Table of Contents Author Guidelines Submit a Manuscript
BioMed Research International
Volume 2017 (2017), Article ID 5708937, 17 pages
https://doi.org/10.1155/2017/5708937
Research Article

Towards Rehabilitation Robotics: Off-the-Shelf BCI Control of Anthropomorphic Robotic Arms

1Biomedical Electronics Robotics & Devices (BERD) Group, Lab of Medical Physics, Faculty of Medicine, School of Health Sciences, Aristotle University of Thessaloniki (AUTH), 54124 Thessaloniki, Greece
21st Department of Neurosurgery, “AHEPA” University General Hospital, Aristotle University of Thessaloniki (AUTH), 54636 Thessaloniki, Greece
3Robotics Laboratory, Computer Science Department, American College of Thessaloniki (ACT), 55535 Thessaloniki, Greece

Correspondence should be addressed to Alkinoos Athanasiou

Received 22 April 2017; Accepted 5 July 2017; Published 29 August 2017

Academic Editor: Victor H. C. de Albuquerque

Copyright © 2017 Alkinoos Athanasiou et al. This is an open access article distributed under the Creative Commons Attribution License, which permits unrestricted use, distribution, and reproduction in any medium, provided the original work is properly cited.

Abstract

Advances in neural interfaces have demonstrated remarkable results in the direction of replacing and restoring lost sensorimotor function in human patients.
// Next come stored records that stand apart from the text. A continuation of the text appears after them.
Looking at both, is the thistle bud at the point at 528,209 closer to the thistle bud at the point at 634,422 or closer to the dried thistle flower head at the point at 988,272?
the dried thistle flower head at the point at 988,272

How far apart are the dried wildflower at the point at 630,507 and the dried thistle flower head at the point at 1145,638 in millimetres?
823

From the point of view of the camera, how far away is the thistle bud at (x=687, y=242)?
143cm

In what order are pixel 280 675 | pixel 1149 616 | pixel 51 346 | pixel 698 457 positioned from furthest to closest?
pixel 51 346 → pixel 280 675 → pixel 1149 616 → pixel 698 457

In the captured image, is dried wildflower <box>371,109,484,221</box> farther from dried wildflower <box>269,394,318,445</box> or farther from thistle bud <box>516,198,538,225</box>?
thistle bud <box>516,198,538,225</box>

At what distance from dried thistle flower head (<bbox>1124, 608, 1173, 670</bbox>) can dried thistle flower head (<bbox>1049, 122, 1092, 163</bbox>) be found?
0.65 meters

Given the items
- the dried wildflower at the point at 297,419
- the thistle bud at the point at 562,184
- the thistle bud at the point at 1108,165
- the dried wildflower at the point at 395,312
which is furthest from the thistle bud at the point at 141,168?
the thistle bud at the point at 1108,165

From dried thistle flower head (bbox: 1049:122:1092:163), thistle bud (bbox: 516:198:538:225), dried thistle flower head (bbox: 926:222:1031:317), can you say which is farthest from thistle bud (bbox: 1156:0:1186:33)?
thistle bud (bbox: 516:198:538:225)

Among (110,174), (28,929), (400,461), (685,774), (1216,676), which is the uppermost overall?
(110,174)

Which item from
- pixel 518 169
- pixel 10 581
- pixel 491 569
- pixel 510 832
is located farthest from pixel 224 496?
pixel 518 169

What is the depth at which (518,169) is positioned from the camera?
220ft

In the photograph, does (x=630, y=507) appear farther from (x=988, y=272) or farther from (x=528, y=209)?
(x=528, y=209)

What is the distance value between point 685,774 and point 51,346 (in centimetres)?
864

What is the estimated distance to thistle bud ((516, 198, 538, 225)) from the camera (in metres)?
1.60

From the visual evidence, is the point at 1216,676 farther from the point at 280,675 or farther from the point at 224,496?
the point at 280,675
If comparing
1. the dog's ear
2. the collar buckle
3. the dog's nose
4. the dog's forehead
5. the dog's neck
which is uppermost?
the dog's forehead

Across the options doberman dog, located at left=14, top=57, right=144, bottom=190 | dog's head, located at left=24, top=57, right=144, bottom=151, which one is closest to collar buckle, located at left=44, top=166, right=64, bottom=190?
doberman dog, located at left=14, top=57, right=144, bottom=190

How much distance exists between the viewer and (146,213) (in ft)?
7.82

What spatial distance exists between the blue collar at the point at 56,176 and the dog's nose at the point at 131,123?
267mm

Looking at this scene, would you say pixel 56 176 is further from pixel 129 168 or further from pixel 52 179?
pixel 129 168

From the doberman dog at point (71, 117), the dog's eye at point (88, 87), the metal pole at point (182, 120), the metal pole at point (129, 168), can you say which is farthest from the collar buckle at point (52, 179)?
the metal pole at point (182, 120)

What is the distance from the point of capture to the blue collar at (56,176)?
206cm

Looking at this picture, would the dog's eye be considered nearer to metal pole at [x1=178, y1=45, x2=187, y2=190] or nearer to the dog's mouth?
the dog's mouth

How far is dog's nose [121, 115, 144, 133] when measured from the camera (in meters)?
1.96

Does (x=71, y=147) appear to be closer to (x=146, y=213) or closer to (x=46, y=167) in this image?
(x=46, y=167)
Noninvasive brain-computer interfaces (BCIs) are popular due to considerable advantages including simplicity, safety, and low cost, while recent advances aim at improving past technological and neurophysiological limitations. Taking into account the neurophysiological alterations of disabled individuals, investigating brain connectivity features for implementation of BCI control holds special importance. Off-the-shelf BCI systems are based on fast, reproducible detection of mental activity and can be implemented in neurorobotic applications. Moreover, social Human-Robot Interaction (HRI) is increasingly important in rehabilitation robotics development. In this paper, we present our progress and goals towards developing off-the-shelf BCI-controlled anthropomorphic robotic arms for assistive technologies and rehabilitation applications. We account for robotics development, BCI implementation, and qualitative assessment of HRI characteristics of the system. Furthermore, we present two illustrative experimental applications of the BCI-controlled arms, a study of motor imagery modalities on healthy individuals’ BCI performance, and a pilot investigation on spinal cord injured patients’ BCI control and brain connectivity. We discuss strengths and limitations of our design and propose further steps on development and neurophysiological study, including implementation of connectivity features as BCI modality.